Below is list of suggestions to possibly address this:

  1. One option is to use parent sites (similar to what was suggested in this other post) with a sort of umbrella site for the site writ-large, and child sites for given years or periods of population information. This is, again, a bit of an abuse or misuse of the parent-child structure, and may confuse users. This also feels like a bit of a bandaid solution and not a sustainable one long-term.

  2. Versioning – we could add a “version” field to the sites and polygons tables in order to keep an archive of previous entries after updates. We could add a similar field to the measures table as well to say which version the measure was referencing at the time of recording. This seems like it could get messy quite quickly though, particularly with the likely need for multiple version citations in the measure table.

  3. Semantic ID naming could be another option, where as a sort of combination of option 1 and 2, the siteID and polygonID are named with a reference year. For example site A for the 2016-2020 period is siteA2016 and in 2020 a new site is made called siteA2020. There are parsable based on the first part. This is a bit disorganized and unintuitive, however.

  4. The last option - and maybe the strongest, in my opinion - is to remove polyPop and popServ from the sites and polygons tables.
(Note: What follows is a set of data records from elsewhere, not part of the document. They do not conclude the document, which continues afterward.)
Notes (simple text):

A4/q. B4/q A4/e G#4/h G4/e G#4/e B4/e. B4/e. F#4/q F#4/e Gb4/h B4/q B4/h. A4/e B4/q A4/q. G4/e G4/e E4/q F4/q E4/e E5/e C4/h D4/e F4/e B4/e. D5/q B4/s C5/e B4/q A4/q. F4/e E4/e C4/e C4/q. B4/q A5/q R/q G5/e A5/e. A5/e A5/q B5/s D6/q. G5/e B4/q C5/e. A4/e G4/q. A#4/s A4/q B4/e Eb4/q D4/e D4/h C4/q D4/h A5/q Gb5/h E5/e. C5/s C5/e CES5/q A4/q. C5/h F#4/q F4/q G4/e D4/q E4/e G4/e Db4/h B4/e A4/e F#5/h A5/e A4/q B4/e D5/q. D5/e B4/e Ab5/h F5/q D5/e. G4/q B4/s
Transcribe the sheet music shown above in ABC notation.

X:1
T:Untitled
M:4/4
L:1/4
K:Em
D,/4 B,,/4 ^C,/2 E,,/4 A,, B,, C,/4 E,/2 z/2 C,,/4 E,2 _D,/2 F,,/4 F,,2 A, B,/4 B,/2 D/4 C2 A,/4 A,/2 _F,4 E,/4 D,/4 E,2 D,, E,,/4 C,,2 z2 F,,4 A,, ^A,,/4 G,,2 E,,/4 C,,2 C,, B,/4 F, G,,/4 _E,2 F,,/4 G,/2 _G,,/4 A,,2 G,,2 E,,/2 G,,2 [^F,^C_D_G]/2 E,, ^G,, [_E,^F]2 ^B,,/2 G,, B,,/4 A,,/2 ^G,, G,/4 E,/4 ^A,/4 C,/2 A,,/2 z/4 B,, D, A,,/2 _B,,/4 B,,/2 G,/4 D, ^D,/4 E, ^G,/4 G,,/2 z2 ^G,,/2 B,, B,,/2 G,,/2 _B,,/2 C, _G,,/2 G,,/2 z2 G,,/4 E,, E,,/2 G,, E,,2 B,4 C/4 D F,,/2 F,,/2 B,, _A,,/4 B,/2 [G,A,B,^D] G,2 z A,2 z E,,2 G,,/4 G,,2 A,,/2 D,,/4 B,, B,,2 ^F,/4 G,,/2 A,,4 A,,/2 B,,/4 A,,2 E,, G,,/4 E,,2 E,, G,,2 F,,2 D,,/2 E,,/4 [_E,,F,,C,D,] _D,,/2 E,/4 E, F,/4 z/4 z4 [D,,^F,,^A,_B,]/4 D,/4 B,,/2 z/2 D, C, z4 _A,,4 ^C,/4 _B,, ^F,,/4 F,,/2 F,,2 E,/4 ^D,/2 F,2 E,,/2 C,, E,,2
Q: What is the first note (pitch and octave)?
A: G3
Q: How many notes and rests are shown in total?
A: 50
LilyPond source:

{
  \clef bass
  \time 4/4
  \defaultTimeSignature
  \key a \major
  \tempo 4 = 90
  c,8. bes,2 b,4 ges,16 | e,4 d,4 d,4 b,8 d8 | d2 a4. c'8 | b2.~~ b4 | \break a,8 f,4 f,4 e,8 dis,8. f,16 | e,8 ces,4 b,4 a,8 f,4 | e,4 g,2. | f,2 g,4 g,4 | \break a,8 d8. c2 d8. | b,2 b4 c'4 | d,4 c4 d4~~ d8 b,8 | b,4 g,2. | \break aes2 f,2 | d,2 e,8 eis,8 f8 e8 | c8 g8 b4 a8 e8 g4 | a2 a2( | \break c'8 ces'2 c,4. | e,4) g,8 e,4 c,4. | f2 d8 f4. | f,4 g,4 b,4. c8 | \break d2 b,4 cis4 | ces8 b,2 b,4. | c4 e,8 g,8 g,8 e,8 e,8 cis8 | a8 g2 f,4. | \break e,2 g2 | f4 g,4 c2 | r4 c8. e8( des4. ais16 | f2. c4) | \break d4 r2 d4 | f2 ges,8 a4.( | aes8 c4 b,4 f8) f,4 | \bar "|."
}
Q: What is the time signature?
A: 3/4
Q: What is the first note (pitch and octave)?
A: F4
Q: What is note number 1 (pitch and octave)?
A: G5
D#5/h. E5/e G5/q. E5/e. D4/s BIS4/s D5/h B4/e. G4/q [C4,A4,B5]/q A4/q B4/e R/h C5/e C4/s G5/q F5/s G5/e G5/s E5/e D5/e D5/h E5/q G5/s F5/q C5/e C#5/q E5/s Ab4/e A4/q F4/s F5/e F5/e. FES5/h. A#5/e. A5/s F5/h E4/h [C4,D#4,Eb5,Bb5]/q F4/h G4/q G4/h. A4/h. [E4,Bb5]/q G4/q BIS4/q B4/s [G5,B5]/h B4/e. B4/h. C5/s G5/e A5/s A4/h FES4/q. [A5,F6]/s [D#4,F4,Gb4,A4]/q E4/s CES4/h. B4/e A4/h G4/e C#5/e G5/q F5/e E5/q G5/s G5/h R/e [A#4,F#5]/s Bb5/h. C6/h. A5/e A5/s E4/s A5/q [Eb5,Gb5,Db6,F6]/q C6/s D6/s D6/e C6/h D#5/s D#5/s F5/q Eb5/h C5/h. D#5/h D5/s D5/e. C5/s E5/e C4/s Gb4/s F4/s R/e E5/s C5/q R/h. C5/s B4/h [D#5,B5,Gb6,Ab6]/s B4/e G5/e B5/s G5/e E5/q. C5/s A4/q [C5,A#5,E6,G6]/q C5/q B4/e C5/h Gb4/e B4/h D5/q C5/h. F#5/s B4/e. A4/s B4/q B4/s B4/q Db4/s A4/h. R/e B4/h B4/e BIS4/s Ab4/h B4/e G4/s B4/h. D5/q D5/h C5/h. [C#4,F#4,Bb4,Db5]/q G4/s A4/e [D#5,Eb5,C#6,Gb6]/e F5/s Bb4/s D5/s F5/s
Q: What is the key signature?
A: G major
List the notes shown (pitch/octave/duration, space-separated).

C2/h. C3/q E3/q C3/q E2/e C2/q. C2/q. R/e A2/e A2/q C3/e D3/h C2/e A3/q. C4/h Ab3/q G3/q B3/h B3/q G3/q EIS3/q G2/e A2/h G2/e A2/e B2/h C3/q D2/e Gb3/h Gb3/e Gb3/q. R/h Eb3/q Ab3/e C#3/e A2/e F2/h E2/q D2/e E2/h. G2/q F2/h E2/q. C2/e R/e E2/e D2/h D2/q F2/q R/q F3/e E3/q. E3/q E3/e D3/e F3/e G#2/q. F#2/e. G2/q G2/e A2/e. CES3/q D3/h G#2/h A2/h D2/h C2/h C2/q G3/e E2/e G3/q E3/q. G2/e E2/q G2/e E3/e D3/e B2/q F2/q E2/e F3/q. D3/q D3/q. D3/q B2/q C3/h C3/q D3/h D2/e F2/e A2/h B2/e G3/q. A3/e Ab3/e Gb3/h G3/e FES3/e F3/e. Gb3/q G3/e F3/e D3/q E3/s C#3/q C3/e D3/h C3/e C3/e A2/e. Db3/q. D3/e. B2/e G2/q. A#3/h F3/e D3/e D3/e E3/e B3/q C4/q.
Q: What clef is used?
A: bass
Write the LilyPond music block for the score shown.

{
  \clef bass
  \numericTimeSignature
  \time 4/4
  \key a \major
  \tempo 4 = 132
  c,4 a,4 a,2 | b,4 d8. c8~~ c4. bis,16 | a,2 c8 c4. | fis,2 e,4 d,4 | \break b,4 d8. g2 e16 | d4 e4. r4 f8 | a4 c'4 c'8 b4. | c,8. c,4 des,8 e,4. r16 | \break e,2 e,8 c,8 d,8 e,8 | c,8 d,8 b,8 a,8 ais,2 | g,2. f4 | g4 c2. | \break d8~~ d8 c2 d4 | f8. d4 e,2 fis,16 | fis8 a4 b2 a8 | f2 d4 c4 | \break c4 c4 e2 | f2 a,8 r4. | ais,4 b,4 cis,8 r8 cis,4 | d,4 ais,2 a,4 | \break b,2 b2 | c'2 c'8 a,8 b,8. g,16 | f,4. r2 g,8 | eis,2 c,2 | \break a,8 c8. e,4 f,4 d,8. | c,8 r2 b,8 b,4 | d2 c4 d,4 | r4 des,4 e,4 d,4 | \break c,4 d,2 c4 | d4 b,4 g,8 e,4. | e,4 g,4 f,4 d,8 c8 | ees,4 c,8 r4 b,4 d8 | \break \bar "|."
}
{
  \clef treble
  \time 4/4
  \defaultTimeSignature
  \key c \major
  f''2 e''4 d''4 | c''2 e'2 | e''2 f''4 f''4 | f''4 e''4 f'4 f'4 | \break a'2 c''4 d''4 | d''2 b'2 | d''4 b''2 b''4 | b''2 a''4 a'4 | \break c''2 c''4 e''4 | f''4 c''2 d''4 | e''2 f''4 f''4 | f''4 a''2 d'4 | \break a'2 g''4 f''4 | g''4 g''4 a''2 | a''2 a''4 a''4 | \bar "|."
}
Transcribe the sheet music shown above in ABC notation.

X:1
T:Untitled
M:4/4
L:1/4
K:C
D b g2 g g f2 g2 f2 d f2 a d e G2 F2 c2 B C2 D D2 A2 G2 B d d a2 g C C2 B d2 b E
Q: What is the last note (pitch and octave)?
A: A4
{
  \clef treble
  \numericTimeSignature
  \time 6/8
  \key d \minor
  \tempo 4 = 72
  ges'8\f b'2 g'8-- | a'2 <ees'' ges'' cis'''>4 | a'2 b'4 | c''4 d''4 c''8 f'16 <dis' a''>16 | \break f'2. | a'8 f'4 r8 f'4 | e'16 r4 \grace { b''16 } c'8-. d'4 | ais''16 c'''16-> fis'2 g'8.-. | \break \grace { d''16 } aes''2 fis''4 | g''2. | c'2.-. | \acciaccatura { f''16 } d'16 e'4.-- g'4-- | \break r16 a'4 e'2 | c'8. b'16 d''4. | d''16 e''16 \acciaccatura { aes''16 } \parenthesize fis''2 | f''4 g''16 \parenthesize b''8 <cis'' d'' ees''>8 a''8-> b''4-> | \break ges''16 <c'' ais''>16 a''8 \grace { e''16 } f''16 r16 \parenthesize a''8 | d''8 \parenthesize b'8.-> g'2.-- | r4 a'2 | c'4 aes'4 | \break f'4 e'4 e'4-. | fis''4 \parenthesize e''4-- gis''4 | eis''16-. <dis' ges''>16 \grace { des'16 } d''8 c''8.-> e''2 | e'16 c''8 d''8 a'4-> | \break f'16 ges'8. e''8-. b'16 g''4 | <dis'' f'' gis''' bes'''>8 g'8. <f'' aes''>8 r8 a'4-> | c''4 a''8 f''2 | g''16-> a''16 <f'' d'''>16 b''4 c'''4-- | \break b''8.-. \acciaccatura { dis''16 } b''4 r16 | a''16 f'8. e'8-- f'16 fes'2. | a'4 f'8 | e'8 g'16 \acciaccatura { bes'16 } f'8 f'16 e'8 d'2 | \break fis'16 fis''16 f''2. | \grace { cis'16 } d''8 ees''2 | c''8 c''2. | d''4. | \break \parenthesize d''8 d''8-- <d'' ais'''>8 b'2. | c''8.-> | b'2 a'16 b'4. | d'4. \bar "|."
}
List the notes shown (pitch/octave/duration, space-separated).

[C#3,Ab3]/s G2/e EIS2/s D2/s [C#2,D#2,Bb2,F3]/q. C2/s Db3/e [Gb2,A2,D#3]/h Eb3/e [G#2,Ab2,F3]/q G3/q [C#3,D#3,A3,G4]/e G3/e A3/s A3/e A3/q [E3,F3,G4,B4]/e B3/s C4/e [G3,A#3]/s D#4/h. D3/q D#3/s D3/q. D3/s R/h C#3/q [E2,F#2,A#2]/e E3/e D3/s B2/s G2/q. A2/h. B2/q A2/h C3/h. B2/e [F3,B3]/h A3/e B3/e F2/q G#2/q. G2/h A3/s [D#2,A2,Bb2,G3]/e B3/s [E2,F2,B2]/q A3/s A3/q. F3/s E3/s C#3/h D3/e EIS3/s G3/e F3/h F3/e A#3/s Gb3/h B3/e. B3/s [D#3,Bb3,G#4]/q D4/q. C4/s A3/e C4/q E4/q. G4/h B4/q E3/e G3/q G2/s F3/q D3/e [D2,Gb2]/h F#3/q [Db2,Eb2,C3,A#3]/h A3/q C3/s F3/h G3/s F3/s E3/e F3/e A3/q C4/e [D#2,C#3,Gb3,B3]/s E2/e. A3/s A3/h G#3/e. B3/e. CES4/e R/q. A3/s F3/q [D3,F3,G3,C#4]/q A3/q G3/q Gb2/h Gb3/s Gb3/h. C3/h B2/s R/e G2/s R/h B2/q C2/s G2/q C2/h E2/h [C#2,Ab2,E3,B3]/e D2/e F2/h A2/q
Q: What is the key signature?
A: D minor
Instead, these could be recorded as site measures (we could also add a polygon specimen for polygon measures), just like any other site measures. To compliment this we could also add a “valid to” and “valid from” header to the measures table (or a “valid period”).

If you have a preference or feedback on any of these numbered points, please respond below. Or if you have another idea you’d like to add to this list for consideration, please also explain in the replies.

Thank you!

@dmanuel @jeandavidt @Sorin

I think the 4th option is the best (cleanest, more consistent) one.

Originally, polyPop and popServed were put in those tables as attributes for convenience, as these quantities were considered “slow moving”. But indeed, as surveillance programs get older, we’ll need to start updating those fields. And since population is involved in calculations, it may not be the best move to overwrite it. Storing it as a measurement makes sense.

If we choose to do “validity period”, I suggest we break it up into a start date and an end date instead of lumping them together.

But it’s worth considering whether that’s actually needed – wouldn’t a new polyPop measurement at time x already imply that measures taken before x are no longer valid? I get that having it makes the model more comprehensive, but maybe a little harder to use as well? For example, what if you have a measurement that you know will eventually become invalid, but you don’t know when – what should you do then? Leave the end of the validity period blank? And then when you do find out that the value is no longer valid, do you need to go back to the original measure and update it?

Looking forward to hear other people’s opinions!

I’m glad to hear support for my preferred option! I agree with your point too, @jeandavidt, that it is handy to have there, but no ideal as surveillance systems age. I wonder too if we could keep the polyPop and popServed fields but instead of reporting a number it just references the measureRepID for the current population measure? This may be pointless/add needless confusion, but sharing for brainstorming purposes.

I agree too that breaking up the period into two fields is probably smarter, and is definitely more in line with a best-practices for ontologies approach. I had the same thought too about an “implied” end of validity date when a new measure for population is added. I think it’s true that we could make do with that kind of simpler - and save the effort of going back to update the old field. Maybe we could say that “valid start date” is mandatory and “valid end date” is optional? Opens up the potential for some ambiguity around validity, potentially, but we can’t make a model that’s totally iron-clad against abuse, I suppose… Curious to hear others’ thoughts as well!

Late to post this update, but in the last meeting of the regular working group, it was discussed and the group landed on moving the “population” measures (like polyPop and popServ) to the measures table for version 2.3 (the next version).

To support this, polyPop and popServ will be removed from the Polygons and Sites tables and changed to being measurements. There will also be a new specimen added - polygon specimen poSpecimen - to differentiate between site- and polygon-level measures.

Lastly, we discussed a validity date (or valid-to and -from date), but there were concerns around the semantics around “validity” as a term. We pivoted instead to the term “relevance”. A relevant-from date and relevant-to date will be added to the measures table to respond to this need, and will be mandatory-if type fields, as they only apply to measures that apply over a period of time. These fields are irrelevant to point measures.

These changes will be made to the new v2.3 draft of the ERD on Lucid Chart and the working draft of the parts list, and will become live in the version 2.3 release.

This topic was automatically closed 24 hours after the last reply. New replies are no longer allowed.